● Exercise task: Reproduce the entries word for word, starting at the line that contains "From what the" and continuing through the end of the entries.

Picture-based spatial questions
******************************

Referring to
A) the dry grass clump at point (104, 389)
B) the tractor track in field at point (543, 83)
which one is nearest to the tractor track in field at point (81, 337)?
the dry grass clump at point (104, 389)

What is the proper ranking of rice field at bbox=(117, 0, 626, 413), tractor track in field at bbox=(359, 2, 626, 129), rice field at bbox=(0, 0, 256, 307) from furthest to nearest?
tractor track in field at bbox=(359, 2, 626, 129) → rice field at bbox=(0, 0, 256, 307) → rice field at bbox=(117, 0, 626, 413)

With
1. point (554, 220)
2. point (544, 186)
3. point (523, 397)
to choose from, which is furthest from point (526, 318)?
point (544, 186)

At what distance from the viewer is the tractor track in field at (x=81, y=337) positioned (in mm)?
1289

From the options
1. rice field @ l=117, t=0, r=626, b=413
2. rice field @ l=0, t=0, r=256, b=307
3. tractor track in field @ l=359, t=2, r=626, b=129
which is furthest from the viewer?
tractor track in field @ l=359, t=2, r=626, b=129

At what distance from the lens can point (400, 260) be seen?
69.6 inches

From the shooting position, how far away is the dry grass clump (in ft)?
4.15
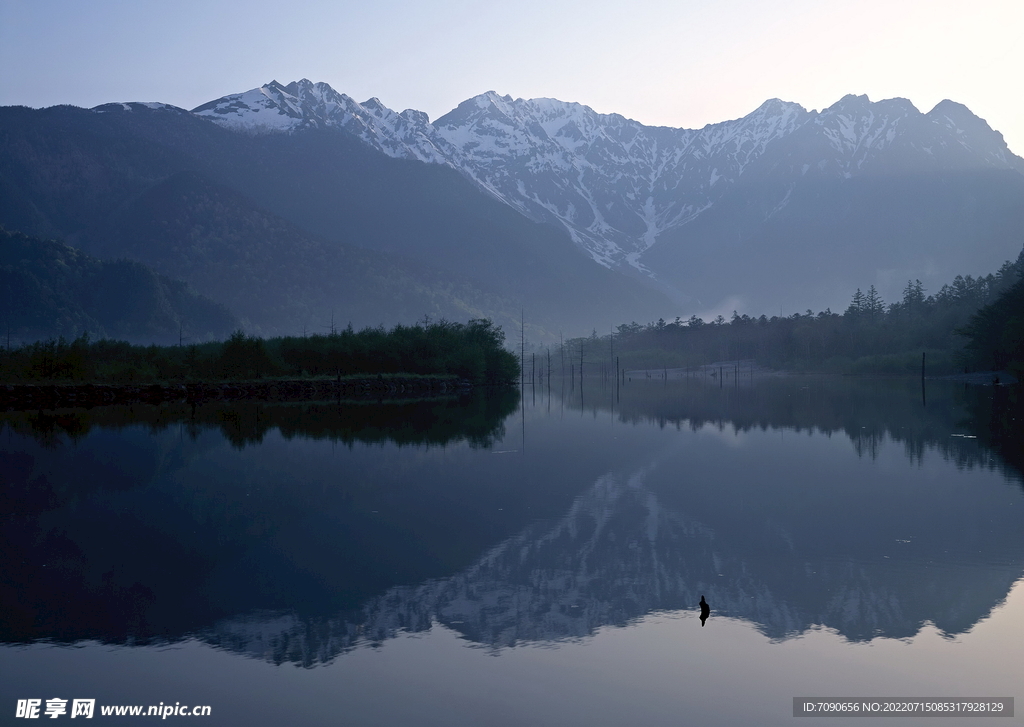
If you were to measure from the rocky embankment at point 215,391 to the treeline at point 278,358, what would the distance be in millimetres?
3005

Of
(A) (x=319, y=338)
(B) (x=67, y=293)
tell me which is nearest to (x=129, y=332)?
(B) (x=67, y=293)

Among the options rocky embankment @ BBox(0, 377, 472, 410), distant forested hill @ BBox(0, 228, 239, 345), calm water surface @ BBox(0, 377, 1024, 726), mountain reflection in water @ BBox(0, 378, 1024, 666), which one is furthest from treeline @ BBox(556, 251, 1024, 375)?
distant forested hill @ BBox(0, 228, 239, 345)

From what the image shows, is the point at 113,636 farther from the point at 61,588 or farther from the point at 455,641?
the point at 455,641

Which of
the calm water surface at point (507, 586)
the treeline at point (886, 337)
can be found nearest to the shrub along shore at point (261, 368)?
the calm water surface at point (507, 586)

******************************

● Task result:
From what the image shows, is the point at 113,636 farther from the point at 61,588 or farther from the point at 455,641?
the point at 455,641

Which of
the calm water surface at point (507, 586)
the treeline at point (886, 337)
can be found nearest to the shrub along shore at point (261, 368)?
the calm water surface at point (507, 586)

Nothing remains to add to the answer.